Tuesday night at the Poetry Foundation a bunch of people gathered to honor the great Chicago short-story writer and poet Stuart Dybek. My pal, Bill Savage, was the MC and there were many speakers. I drew them all except Bill, who wasn’t ever at the podium for more than a minute or two.
The poets, especially Mark Turcotte, were by far the best readers. This shouldn’t have been a surprise since poems so often depend on sound for their power. But still, it struck me that there’s a world of difference between the unfortunate instances when I have to speak publicly and what I watched Turcotte do. Of course it doesn’t hurt when you have killer material to work with. Dybek is one of the best sentence-to-sentence writer I know.
There was a slideshow running behind the speakers which occasionally featured the illustrations I made for an unpublished Dybek story called “Vigil” for Independent Bookstore Day. It felt good to be a small part of the celebration.

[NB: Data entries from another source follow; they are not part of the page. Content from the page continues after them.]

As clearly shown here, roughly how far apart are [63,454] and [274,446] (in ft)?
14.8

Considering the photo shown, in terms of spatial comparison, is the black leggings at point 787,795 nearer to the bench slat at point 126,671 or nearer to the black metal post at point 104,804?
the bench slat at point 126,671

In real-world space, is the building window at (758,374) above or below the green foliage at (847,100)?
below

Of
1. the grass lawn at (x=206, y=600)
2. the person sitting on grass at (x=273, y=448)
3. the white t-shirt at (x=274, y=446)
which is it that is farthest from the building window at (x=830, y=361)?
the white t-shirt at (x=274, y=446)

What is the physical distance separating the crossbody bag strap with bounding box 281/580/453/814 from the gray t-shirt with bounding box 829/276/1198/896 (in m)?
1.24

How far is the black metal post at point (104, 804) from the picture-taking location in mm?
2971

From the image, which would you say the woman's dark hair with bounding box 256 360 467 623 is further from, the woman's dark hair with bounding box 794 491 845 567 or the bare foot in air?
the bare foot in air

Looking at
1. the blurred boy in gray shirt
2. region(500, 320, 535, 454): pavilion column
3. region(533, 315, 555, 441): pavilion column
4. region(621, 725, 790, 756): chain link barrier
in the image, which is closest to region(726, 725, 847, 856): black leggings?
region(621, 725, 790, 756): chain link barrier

Afterwards I came up to Dybek and he couldn’t place me until I said my name. He said I looked different by way of apology. This has been happening a lot. I seem to look different all the time. Or maybe I’m just that forgettable. Dybek said that I drawing I sent him a year or two ago was the only decoration while he was teaching at Berkeley for a semester. Hearing that was more than made up for not being recognized.
Friday night I went to Constellation to hear the great jazz/blues/whatever guitarist James “Blood” Ulmer play. The clean-cut young guy at the door greeted me by name but it took me several seconds to register it was Tyler Damon, a great drummer. Maybe it was payback for a few nights back with Dybek, but Tyler did say he’d recently cut off most of his hair. So maybe I’m not the only one trying to go incognito. I looked around the lobby and asked him if Constellation only hired drummers, seeing both Charles Rumback and Mike Reid in front of us.
Ulmer is one of those guys whose thing is a feel. I know his style has something to do with Ornette Coleman but would be hard-pressed to explain what sets him apart. There are just certain people who have their own tone on an instrument and he’s one of those. I haven’t heard him play live in almost thirty years so I was extra grateful for the chance.
Afterwards I ran into Chicago Reader music editor Philip Montoro, who struggled to recall where he knew me from. After I reminded him we had a nice conversation. He couldn’t boil down what set Ulmer apart either.
Saturday morning I took a bus, train, and Divvy to the Music Box for one of only two 35mm screenings of Orson Welles’ The Other Side of the Wind. My friend, Don De Grazia, and I recorded a conversation about it in the lobby next door right after. I’m still chewing over that movie but hope to watch it again on Netflix (which was one of the funders which brought it to the screen forty years after this footage was shot.) I loved every frame while watching it.